▸ TEXT
- - -

Sorting is always computationally intensive, you might need to do it but we want to minimize it. So, keeping aware about how much data we have and how often we’re asking to sort might lead us into choosing different data structures.

Sorting people by height —pleacher.com

The Built-In Sorting Functionality

When we’re sorting arrays, there are things you need to understand the built-in sort functionality.

First, Is the built-in sort functionality will look at how big your array is?. Your language may automatically switch between different sorting algorithms based on the size of the array.

Second, Is the built-in sort functionality will attempt to sort an existing array in place or will create another copy?. Most languages will attempt to sort an existing array in place, while a few will create new copy of the original array to contain the sorted array.

Sorting Custom Objects

In object orientated languages, you often have arrays of your own custom objects, not just arrays of simple numeric or even string values.

When you then ask that array to sort those objects using the built in sort functionality in the language. It simply won’t know how to do it. Because you need to provide a little more information on which property to sort accordingly.

So, for example, sort the users by their id, name, or birth date. This defines the object’s property to sort accordingly.

Usually only needs a few lines and it’s typically called a comparator, or compare function, or compare method.

Searching Arrays

If we wanted to know if a specific value exists somewhere in an array or not, we could loop over array elements, and check the value at that current position, and see if it’s equal to goal or not.

Keep searching even under the bed

The best case scenario is that the first element is the value we’re looking for. The worst case is that the value is at the end or does not appear anywhere in the array. This method is referred to as a linear search or a sequential search. This is an inelegant brute-force method.

While linear searches are simple to understand and they are easy to write and they will work, but, they’re slow. And the more elements you have, the slower they get.

Data Needs To Be Ordered

If there is no order, no predictable sequence to the values in the array, then, there may be no other options than check all the array elements.

But, if the data is ordered. If it has some kind of predictable sequence where the items are in strict ascending, or descending order. Then, there are much better options for searching than a linear search like binary search.

So, data must be ordered in a way so that we can use an algorithm other than linear search. Therefore, having some kind of order to those elements is more and more significant.

The Inherit Challenge of Data Structures

You may sometimes agree to use a slow search ability, because the only way of fixing that is to sort the array, which in turn will add a performance hit that it’s simply not worth it.

So, If you are going to search on an array once, It’s better to have a complexity of O(N) for linear search, than O(NLogN) for sorting + O(LogN) for searching. If, however, you are going to search a lot, then, you may first sort the array once at the beginning, and now, you can search with O(LogN) every time instead of linear search O(N).

You cannot have a data structure that is equally good in all situations. A naturally sorted data structure requires less time in searching for an element, and more time in inserting because it keeps the array sorted. While a basic array requires more time in searching, and less time in inserting elements to the end of the array.

Lists

Lists are pretty simple data structures. It’s structure keeps track of sequence of items.

It’s a collection of items (called nodes) ordered in a linear sequence.

These nodes don’t need to be allocated next to each other in the memory like an array is.

There is a general theoretical programming concept of a list, and there is the specific implementation of a list data structure, which may have taken this basic list idea and added a whole bunch of functionality. Lists are implemented either as linked lists (singly, doubly, circular, …) or as dynamic array.

- - -

Spatial question entries
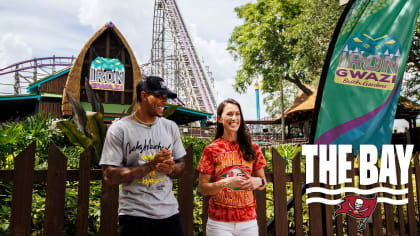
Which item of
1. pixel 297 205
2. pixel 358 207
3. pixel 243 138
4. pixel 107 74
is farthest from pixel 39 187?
pixel 107 74

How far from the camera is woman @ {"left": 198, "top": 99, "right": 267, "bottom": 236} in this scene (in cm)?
187

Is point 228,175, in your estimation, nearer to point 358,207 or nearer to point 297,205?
point 297,205

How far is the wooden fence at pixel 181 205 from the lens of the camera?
1973 mm

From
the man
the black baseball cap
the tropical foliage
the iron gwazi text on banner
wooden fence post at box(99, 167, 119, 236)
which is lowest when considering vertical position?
wooden fence post at box(99, 167, 119, 236)

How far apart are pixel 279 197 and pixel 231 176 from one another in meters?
0.88

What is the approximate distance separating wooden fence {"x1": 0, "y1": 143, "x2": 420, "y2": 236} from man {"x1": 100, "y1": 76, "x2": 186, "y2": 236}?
0.51m

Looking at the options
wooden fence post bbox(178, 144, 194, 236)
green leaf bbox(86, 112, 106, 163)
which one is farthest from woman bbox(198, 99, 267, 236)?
green leaf bbox(86, 112, 106, 163)

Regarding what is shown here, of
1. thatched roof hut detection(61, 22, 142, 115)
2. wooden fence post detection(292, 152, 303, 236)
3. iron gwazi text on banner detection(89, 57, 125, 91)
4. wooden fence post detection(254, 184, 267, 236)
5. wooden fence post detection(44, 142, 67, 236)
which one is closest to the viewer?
wooden fence post detection(44, 142, 67, 236)

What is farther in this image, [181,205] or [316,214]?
[316,214]

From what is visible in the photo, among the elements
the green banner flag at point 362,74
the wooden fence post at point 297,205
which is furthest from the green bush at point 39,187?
the green banner flag at point 362,74

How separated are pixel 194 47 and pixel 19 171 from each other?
94.2ft

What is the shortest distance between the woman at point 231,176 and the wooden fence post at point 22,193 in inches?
43.9

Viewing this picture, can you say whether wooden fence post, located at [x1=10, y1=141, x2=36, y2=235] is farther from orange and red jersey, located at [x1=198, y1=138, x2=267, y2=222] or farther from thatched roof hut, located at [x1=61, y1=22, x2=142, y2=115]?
thatched roof hut, located at [x1=61, y1=22, x2=142, y2=115]

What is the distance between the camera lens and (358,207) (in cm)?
291
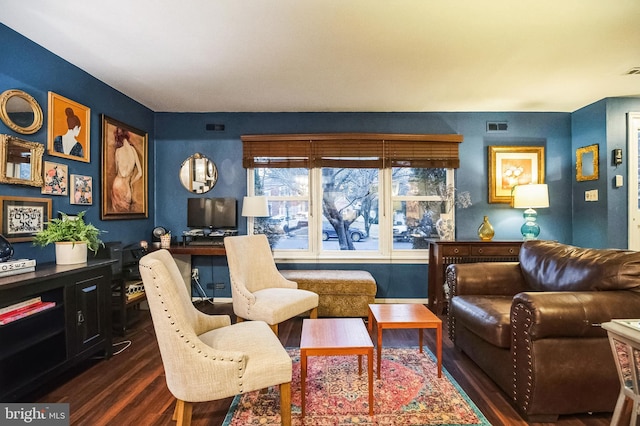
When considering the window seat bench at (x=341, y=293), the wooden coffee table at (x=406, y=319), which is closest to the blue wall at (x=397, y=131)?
the window seat bench at (x=341, y=293)

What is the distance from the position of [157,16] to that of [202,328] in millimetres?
2062

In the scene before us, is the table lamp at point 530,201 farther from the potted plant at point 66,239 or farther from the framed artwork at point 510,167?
the potted plant at point 66,239

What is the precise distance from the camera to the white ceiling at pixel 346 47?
2.06m

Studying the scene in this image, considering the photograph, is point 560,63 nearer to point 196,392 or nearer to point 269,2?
point 269,2

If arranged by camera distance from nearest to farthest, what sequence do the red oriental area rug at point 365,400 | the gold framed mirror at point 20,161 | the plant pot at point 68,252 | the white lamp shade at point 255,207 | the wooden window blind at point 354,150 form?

- - -

▸ SET TASKS
#1 Rewrite the stretch of the text on sorting and searching arrays from "If there is" through "like binary search.", putting "increasing" in place of "ascending".
#2 Carry on the text on sorting and searching arrays from the point where it stops.

▸ EXPECTED RESPONSES
#1
If there is no order, no predictable sequence to the values in the array, then, there may be no other options than check all the array elements.

But, if the data is ordered. If it has some kind of predictable sequence where the items are in strict increasing, or descending order. Then, there are much better options for searching than a linear search like binary search.

#2
An Array Vs A List

A list is a different kind of data structure from an array.

The biggest difference is in the idea of direct access Vs sequential access. Arrays allow both; direct and sequential access, while lists allow only sequential access. And this is because the way that these data structures are stored in memory.

The structure of the list doesn’t support numeric index like an array is.

Linked Lists

It’s a collection of nodes, where each node has a value and a link to the next node in the list.

The pointer of the last node points to NULL, or terminator, or a dummy node.

Linked List — Wikipedia

Because of the way it’s built, adding, and removing elements is much, much easier than with an array.

But, with arrays, it requires shifting to the left or to the right to keep its meaningful ordered structure. Even adding elements at the end of the array can still require reallocation of the entire array in order to store the array in a contiguous area of memory.

Doubly Linked List

What we have introduced is a linked list, But to be yet a little more specific, this is a called a “Singly Linked List”. We can also have a “Doubly Linked List”.

Instead of each node having a reference just to the next node, we add one more piece of data that it also has a reference to the previous node as well. So, it allows us to go forward and backward, to traverse the list in any direction.

Doubly Linked List — Wikipedia

Linked lists in most of the languages are typically implemented as doubly linked lists.

The Singly Vs Doubly Linked List

The doubly linked lists require more space per node because it maintains a pointer to the next and previous nodes.

Adding operation is clearly less work in a singly linked list, because doubly linked list requires changing more links than a singly linked list.

For singly linked list, we assume that we insert at the head or after some given node.

In case of adding before some given node, you need to know the node before that given node, which will require you to sequentially access all the nodes until you find the node you’re looking for.

Removing is simpler and potentially more efficient in doubly linked list, because in singly linked list, you need to know the node before the node to be deleted.

Circular Linked List

In a singly linked list, If the next pointer of the last node points back to the first node. Then, it’s “Circular Linked List”. And if the previous pointer of the first node points to the last node as well. Now this would be considered a “Circular Doubly Linked List”.

Circular Linked List — Wikipedia

It’s not common, but it can be useful for certain problems. So, if we get to the end of the list and say next, we just start again at the beginning.

Stacks

Just like the arrays and lists, stacks and queues are also collection of items. They are just different ways we can hold multiple items. It’s last in, first out data structure, with no care about numeric indexes.

It’s a collection of items where we add and remove items to and from the top of the stack.

Stack of dirty dishes

Stack Implementation

A stack can be easily implemented either using an array or a linked list

Usage of Stacks

Stack is not limited to only model the real world situations (same for queues). One of the best uses for a stack in programming is when parsing code or expressions, where you need to do something like validating the correct amount of opening and closing curly braces, square brackets or parenthesis.

The Basic Operations of Stacks

They are: push(), pop(), & peek(). push is for pushing a new element on the top of the stack, and pop will return (and remove) the element at the top, while peek will get the element at the top without removing it.

Stacks Vs Arrays Vs Linked Lists

Working with stack is simpler than working with arrays or linked lists, because there is less you can do with a stack.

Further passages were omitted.